Later in a letter to the rural development minister, in June 2014, she went further: “It is a moot issue why rural employment should be guaranteed by an Act, and why such employment cannot be delivered, or even guaranteed, as a scheme." Subsequently (on July 5), she had to clarify on Twitter, “...The Right to guaranteed employment remains enshrined." Recall that NREGA had been passed unanimously – by all parties – in 2005.

Changing NREGA

This mai-baap attitude is not restricted to Rajasthan. The central government has already made some worrying proposals to NREGA. An important one is that the labour-material expenditure ratio may be increased in favour of material. This will bring back contractors, who were banned under NREGA, and were the root cause of corruption in earlier employment programmes.
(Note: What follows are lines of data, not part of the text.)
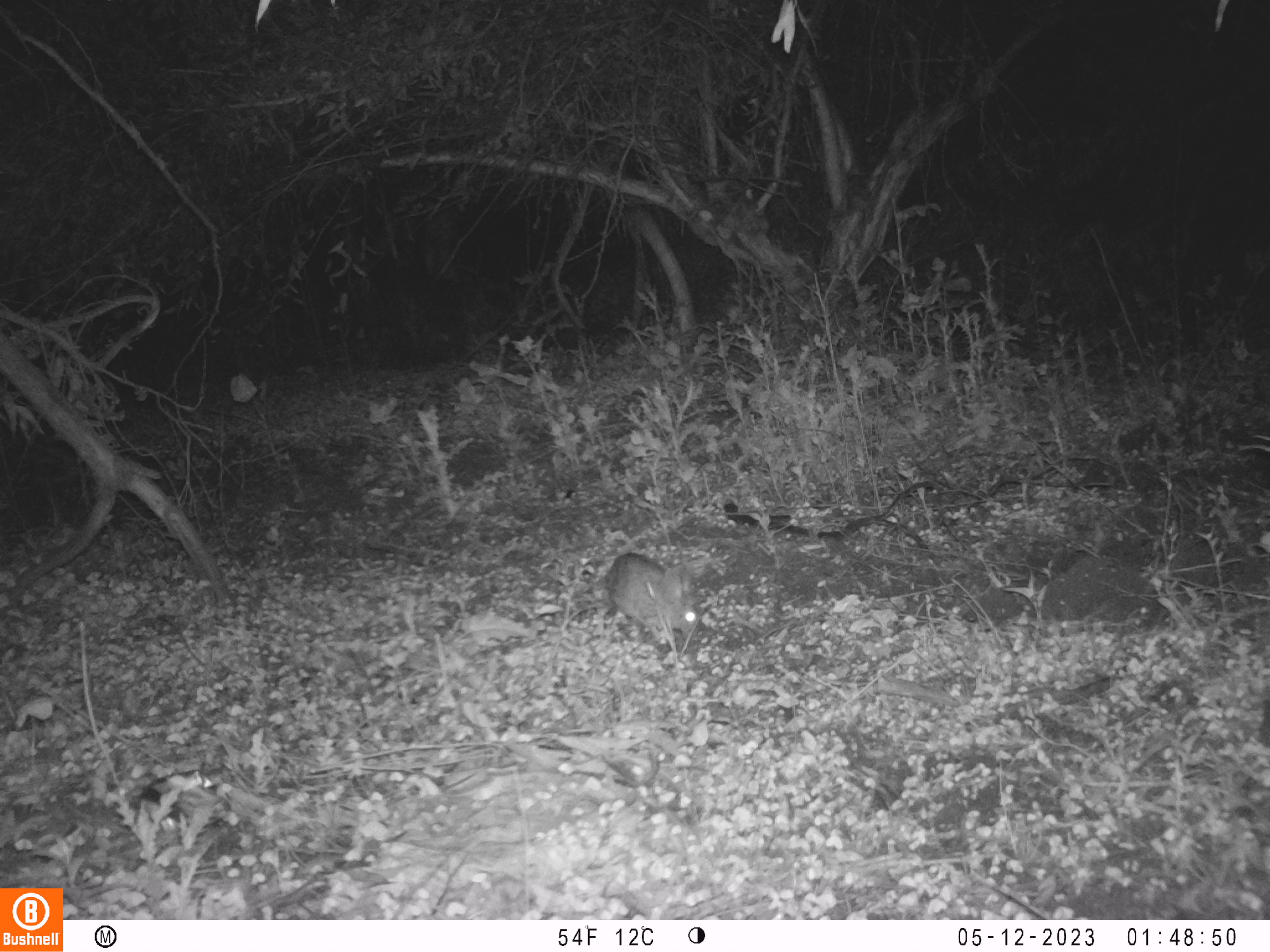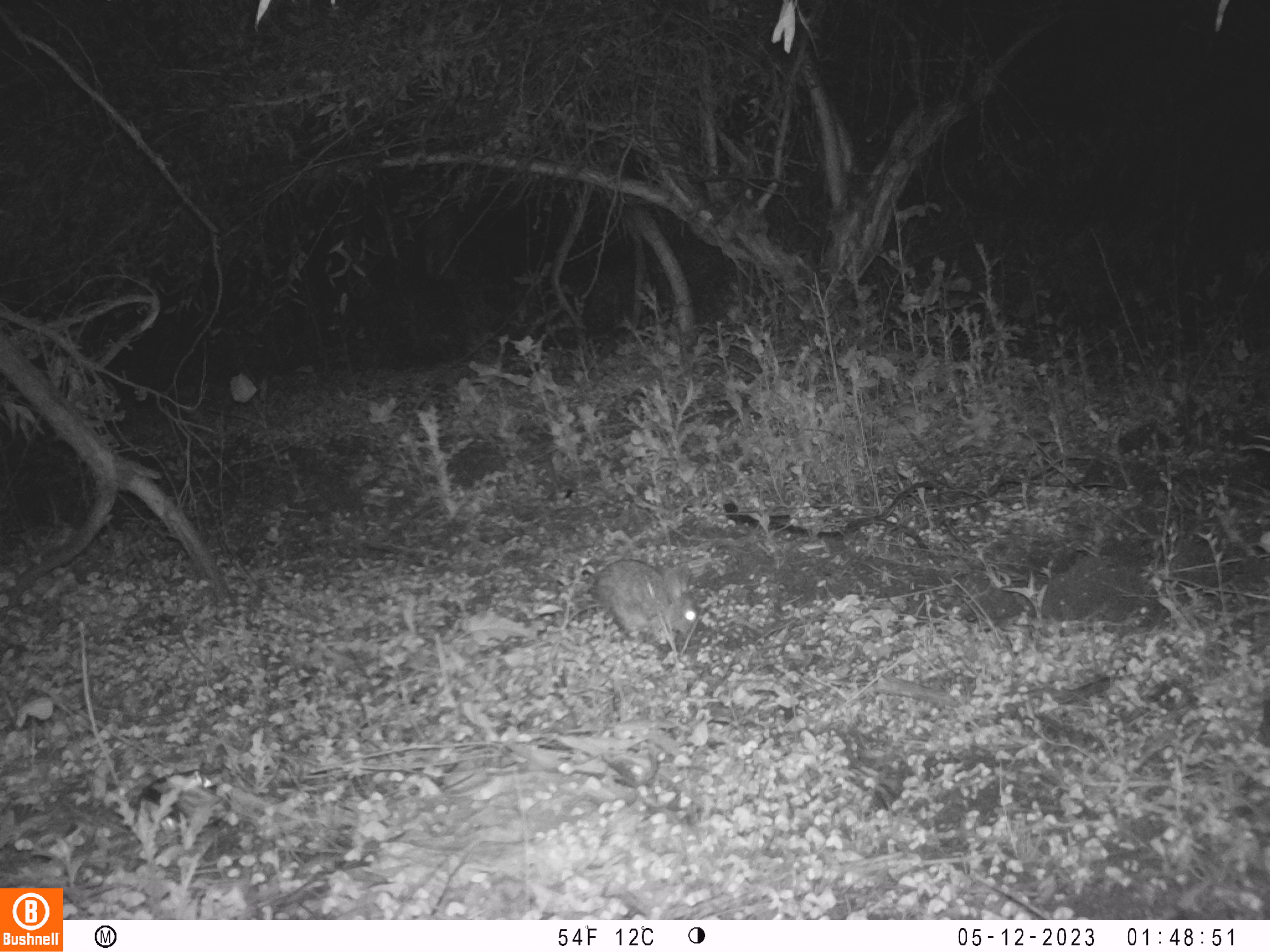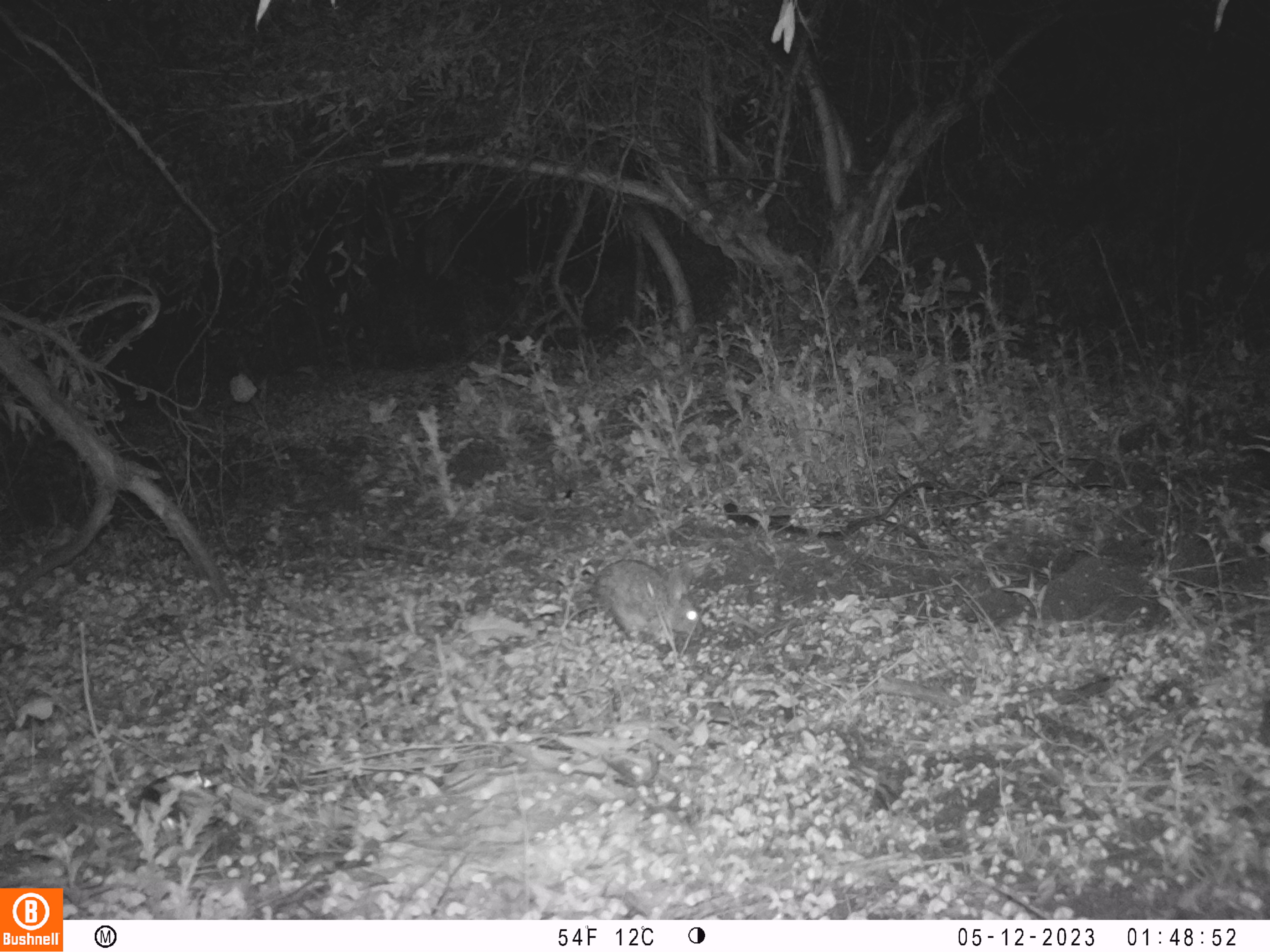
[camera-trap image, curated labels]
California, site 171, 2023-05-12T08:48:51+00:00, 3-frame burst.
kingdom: Animalia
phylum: Chordata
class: Mammalia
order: Lagomorpha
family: Leporidae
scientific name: Leporidae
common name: rabbit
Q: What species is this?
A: Rabbit (Leporidae).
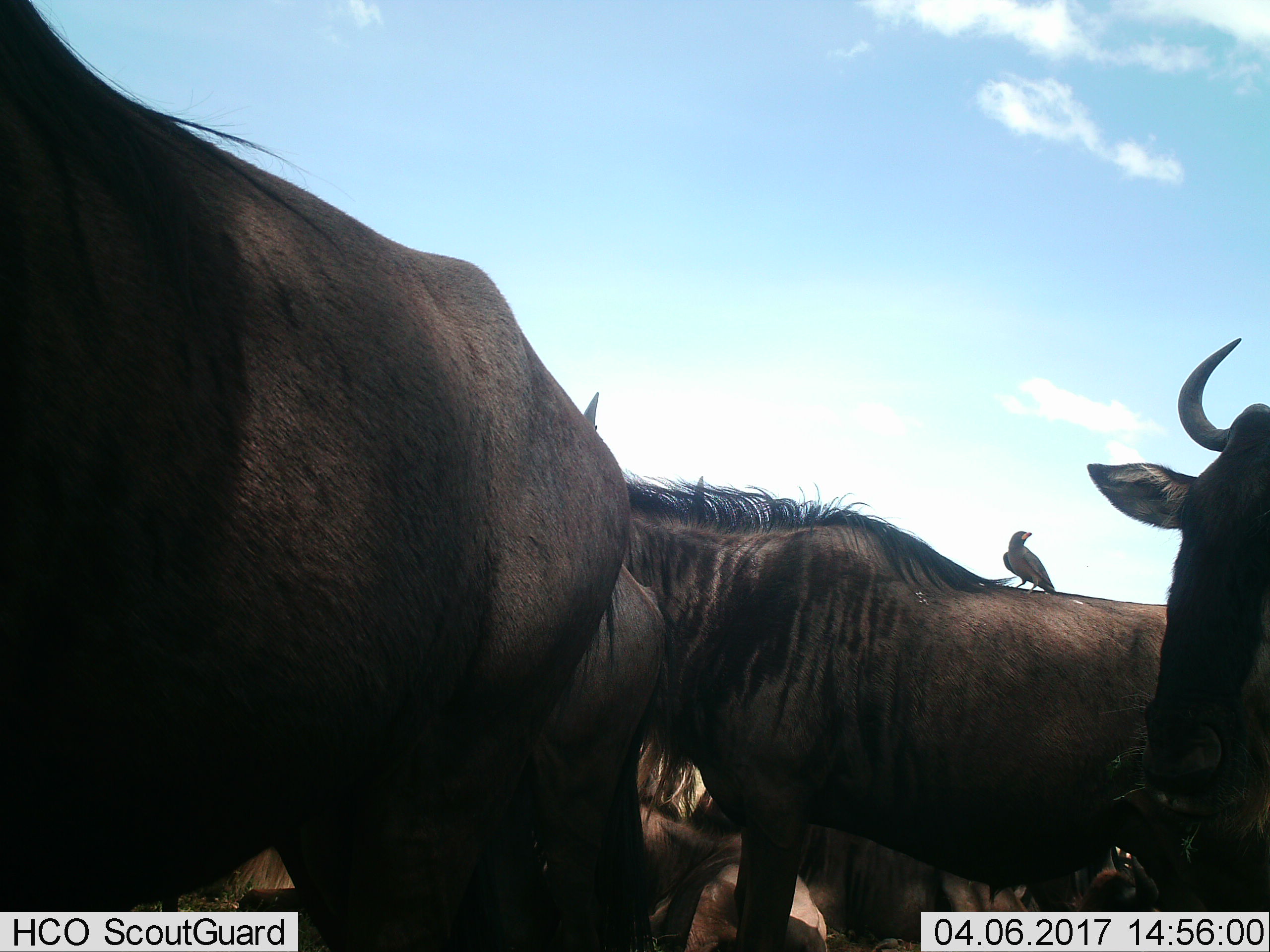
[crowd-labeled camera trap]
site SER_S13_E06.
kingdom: Animalia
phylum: Chordata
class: Aves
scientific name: Aves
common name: bird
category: birdother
Birdother (bird) (Aves), count 1. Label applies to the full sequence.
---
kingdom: Animalia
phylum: Chordata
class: Mammalia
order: Artiodactyla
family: Bovidae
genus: Connochaetes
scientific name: Connochaetes taurinus taurinus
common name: blue wildebeest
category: wildebeestblue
Wildebeestblue (blue wildebeest) (Connochaetes taurinus taurinus), count 5. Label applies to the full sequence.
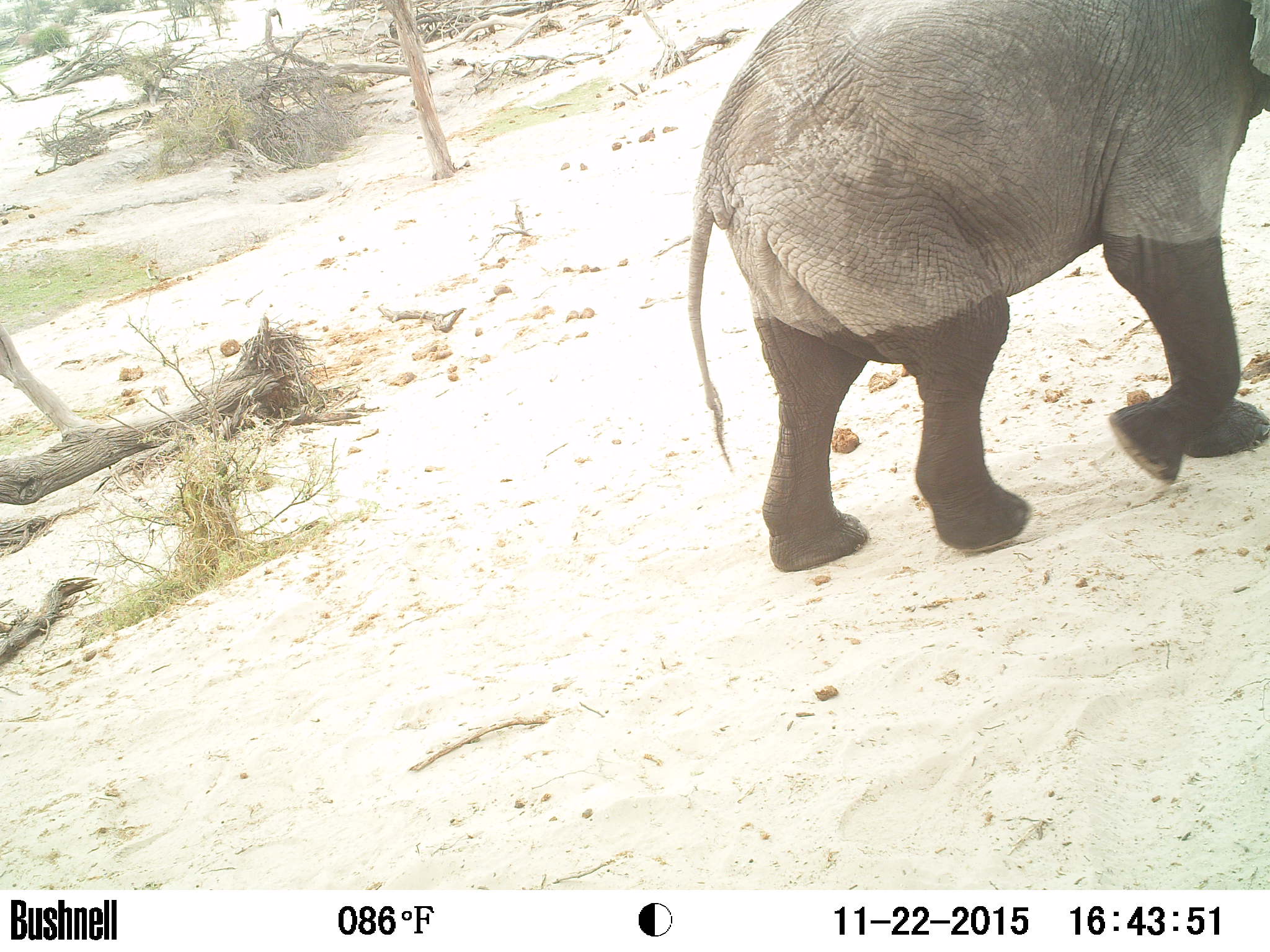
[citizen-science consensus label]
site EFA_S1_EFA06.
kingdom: Animalia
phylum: Chordata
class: Mammalia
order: Proboscidea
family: Elephantidae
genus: Loxodonta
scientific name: Loxodonta africana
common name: african bush elephant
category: elephant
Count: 1.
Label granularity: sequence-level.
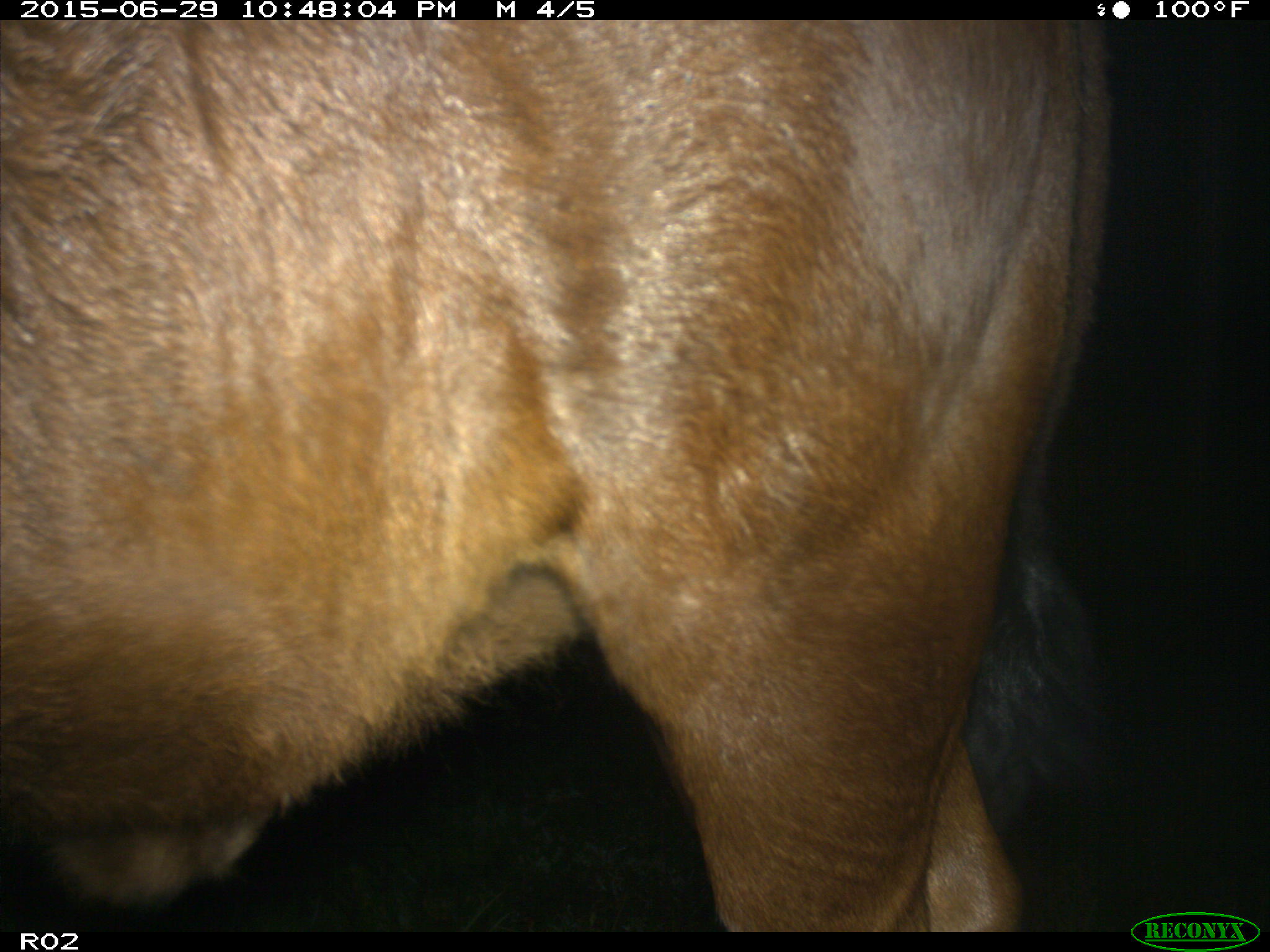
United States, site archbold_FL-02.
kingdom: Animalia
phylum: Chordata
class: Mammalia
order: Artiodactyla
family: Bovidae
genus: Bos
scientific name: Bos taurus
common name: domestic cow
Under some circumstances, machines will be allowed. Wages have been frozen, in real terms, for a long time now. All these have diluted the initial focus, which was on empowering rural labourers, who worked in conditions of extreme exploitation before NREGA. It is now rumoured that the Act itself is going to be restricted to less than one-third of the districts of the country.

No more food security?

The National Food Security Act has also been quietly put on the back burner. Some argue that the ball is in the court of the state governments, since they need to identify entitled households under the act. In fact, the states are being hampered by the centre, which has not made Socio-Economic Caste Census data available to the states. This is required for identifying households that are entitled to participate.

Some people contend that restricting NREGA and delaying NFSA has nothing to do with the government’s mai-baap mentality, but is required to contain fiscal deficit. NREGA’s budget is currently 0.3% of the GDP. To put things in perspective, tax revenue foregone (i.e., tax breaks for various purposes, which mainly go to the corporate sector) is more than 3% of the GDP. Avenues for raising tax revenues are not even discussed in public debates. According to research by Piketty and Qian (2007), between 1986 and 2008, China’s income tax base increased from less than 0.1% to about 20%. India has been stuck between 2-3%. There is fiscal space aplenty – but it is reserved for the rich.

Running entitlements programmes on the whims and fancies of political leaders defeats the purpose of establishing them as rights. Rights are meant to give people some security and enable them to think beyond their immediate survival, about their future. Diluting the rights framework pushes them back into uncertainty, unsure of when the carpet will be pulled from under them.

If that isn’t a mai-baap sarkar, what is?